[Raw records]
★ ★ ★ ★ ★ ★ ★
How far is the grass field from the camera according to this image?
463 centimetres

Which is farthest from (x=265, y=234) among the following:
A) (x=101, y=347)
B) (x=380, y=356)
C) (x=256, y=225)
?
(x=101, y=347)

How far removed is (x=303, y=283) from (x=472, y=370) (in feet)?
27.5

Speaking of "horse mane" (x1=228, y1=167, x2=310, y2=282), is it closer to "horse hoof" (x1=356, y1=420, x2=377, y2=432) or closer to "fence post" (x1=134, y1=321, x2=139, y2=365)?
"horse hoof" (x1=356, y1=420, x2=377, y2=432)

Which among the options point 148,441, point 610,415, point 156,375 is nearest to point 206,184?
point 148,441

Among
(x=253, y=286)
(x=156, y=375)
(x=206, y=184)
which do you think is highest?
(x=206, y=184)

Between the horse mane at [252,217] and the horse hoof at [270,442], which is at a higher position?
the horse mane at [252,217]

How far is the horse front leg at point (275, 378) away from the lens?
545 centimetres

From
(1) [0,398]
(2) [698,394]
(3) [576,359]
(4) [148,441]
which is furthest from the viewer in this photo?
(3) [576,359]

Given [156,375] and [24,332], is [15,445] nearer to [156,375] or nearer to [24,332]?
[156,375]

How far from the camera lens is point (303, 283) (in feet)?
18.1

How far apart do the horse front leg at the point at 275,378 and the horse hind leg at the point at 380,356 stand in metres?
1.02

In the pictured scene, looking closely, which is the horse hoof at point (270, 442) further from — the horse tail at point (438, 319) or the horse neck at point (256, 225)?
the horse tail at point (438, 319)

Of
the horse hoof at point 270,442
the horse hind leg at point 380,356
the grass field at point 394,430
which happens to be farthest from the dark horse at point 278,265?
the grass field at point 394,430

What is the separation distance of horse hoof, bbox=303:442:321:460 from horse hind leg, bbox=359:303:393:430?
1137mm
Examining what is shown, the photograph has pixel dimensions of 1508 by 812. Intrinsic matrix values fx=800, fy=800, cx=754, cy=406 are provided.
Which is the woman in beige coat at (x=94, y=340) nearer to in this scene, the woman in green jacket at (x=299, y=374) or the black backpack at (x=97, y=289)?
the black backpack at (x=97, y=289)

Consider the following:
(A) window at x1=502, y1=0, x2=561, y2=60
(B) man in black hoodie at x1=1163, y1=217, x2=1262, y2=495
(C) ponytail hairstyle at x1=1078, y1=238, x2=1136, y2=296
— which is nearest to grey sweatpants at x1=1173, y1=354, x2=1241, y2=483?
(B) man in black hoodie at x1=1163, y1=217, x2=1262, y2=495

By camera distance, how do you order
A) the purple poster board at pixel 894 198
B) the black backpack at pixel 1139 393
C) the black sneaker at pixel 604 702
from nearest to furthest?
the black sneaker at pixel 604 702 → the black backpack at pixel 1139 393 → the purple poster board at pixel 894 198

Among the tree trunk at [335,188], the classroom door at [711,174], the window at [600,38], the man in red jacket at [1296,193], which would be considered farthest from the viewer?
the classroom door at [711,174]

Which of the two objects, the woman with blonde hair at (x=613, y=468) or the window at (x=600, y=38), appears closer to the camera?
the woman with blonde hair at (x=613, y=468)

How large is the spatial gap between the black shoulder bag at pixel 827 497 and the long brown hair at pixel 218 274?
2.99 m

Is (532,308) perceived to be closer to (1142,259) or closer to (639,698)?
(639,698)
★ ★ ★ ★ ★ ★ ★
What needs to be done
Output the data from the line containing "Among the tree" through the end as a two-column CSV with header columns input and output. Give one row per text and its answer, putting each in its own quoted field with any line breaks turned into spaces.

The response
input,output
"Among the tree trunk at [335,188], the classroom door at [711,174], the window at [600,38], the man in red jacket at [1296,193], which would be considered farthest from the viewer?","the classroom door at [711,174]"
"Which of the two objects, the woman with blonde hair at (x=613, y=468) or the window at (x=600, y=38), appears closer to the camera?","the woman with blonde hair at (x=613, y=468)"
"How large is the spatial gap between the black shoulder bag at pixel 827 497 and the long brown hair at pixel 218 274?","2.99 m"
"Is (532,308) perceived to be closer to (1142,259) or closer to (639,698)?","(639,698)"